-- Begin Items --

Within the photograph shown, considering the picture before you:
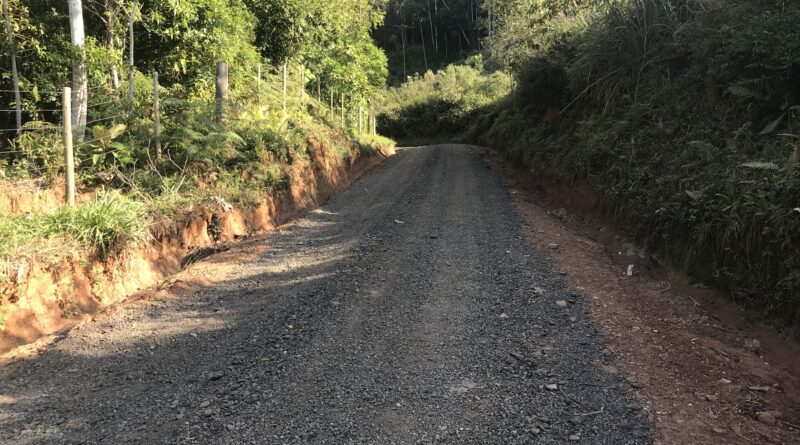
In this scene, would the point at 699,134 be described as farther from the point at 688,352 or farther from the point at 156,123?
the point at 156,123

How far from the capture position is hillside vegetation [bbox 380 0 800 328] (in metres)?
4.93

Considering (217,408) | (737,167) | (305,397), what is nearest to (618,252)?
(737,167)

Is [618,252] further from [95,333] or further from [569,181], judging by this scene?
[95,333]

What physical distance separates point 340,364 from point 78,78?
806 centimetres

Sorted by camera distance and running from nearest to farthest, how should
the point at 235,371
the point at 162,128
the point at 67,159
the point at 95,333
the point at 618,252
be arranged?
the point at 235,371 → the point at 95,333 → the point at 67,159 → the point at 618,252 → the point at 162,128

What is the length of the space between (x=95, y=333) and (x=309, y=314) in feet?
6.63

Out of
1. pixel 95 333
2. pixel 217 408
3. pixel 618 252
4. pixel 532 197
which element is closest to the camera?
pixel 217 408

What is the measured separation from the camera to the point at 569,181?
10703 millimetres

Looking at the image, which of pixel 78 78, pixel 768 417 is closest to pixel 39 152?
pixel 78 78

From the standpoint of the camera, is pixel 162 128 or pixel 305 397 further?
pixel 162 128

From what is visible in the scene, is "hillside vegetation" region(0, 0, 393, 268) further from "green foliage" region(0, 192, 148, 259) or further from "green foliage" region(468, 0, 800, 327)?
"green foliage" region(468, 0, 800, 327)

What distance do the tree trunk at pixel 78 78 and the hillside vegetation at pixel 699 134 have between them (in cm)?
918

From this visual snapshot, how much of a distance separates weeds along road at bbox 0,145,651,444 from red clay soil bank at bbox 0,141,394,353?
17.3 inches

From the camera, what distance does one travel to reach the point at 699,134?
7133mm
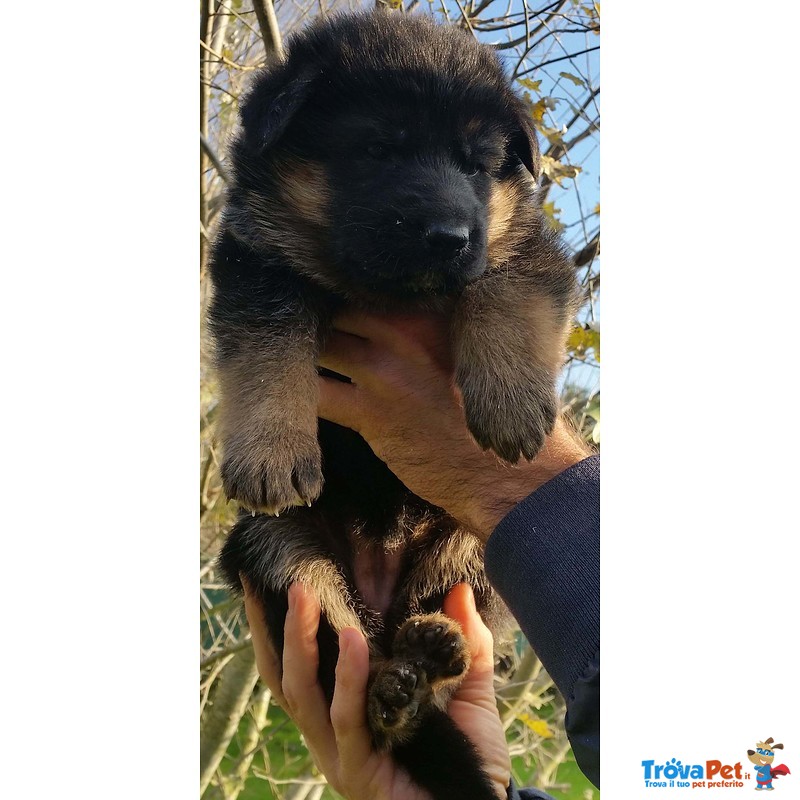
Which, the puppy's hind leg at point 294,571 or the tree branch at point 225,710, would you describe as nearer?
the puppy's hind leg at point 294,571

-- End Items --
-- Begin Items --

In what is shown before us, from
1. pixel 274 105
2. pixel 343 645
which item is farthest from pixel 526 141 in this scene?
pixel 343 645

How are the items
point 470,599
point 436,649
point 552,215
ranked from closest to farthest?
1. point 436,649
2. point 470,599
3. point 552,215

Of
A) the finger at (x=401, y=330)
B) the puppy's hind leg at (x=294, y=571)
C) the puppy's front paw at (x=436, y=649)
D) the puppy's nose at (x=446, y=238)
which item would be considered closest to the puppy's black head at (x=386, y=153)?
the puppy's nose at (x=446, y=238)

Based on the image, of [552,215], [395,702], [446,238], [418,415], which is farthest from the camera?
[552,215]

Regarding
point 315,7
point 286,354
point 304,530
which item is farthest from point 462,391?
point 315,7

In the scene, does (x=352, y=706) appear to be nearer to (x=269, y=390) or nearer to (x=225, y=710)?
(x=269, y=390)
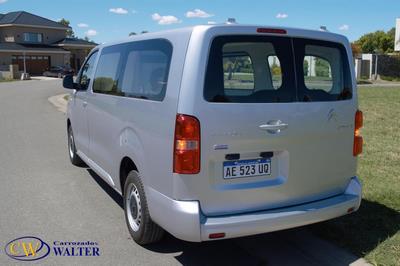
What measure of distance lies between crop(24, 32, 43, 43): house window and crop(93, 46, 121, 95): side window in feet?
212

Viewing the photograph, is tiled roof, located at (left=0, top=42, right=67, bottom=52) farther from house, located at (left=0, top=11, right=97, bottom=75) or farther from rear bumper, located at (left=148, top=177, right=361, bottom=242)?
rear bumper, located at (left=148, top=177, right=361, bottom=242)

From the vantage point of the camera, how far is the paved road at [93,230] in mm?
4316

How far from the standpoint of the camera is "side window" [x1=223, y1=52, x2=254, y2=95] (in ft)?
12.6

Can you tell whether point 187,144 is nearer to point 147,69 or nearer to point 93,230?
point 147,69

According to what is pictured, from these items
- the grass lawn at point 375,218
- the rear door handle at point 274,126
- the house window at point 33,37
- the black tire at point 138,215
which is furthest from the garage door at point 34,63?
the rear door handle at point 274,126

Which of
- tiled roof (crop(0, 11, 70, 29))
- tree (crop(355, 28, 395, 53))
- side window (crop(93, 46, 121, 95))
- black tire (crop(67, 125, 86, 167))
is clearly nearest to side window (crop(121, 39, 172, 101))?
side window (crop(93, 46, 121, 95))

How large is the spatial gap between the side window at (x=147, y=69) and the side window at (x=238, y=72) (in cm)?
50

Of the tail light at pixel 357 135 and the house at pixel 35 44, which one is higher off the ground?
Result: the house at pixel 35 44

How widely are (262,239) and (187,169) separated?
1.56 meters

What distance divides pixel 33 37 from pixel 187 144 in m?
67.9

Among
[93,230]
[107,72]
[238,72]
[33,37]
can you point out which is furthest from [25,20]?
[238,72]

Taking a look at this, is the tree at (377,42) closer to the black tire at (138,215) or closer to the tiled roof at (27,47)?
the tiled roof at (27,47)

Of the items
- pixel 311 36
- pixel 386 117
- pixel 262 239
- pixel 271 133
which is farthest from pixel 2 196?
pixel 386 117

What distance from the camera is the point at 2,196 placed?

-- End Items --
-- Begin Items --

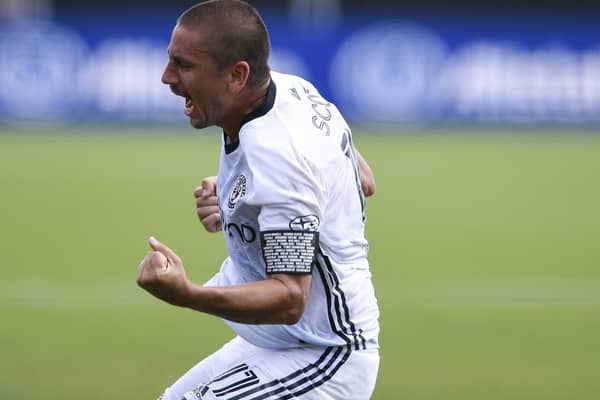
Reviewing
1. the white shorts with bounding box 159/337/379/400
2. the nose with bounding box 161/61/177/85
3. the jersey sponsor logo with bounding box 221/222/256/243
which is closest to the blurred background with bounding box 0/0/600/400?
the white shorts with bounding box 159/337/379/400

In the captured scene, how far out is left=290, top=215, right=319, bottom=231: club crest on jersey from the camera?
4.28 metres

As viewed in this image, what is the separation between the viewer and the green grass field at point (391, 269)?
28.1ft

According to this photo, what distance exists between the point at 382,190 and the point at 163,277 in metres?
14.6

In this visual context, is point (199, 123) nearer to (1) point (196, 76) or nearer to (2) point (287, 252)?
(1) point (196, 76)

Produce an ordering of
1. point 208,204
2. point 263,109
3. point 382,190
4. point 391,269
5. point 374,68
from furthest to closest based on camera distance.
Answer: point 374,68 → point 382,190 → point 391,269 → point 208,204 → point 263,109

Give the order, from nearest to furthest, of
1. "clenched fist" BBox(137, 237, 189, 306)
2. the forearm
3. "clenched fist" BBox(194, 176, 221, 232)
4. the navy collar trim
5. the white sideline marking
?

-- End Items --

Directions for this task:
Collect every line from the records above that contains the word "right".

Output for this exercise:
Viewing the photograph, is tiled roof, located at (left=0, top=42, right=67, bottom=52) farther from house, located at (left=0, top=11, right=97, bottom=75) or farther from rear bumper, located at (left=148, top=177, right=361, bottom=242)?
rear bumper, located at (left=148, top=177, right=361, bottom=242)
In the captured scene, how far out is left=290, top=215, right=319, bottom=231: club crest on jersey from the camera?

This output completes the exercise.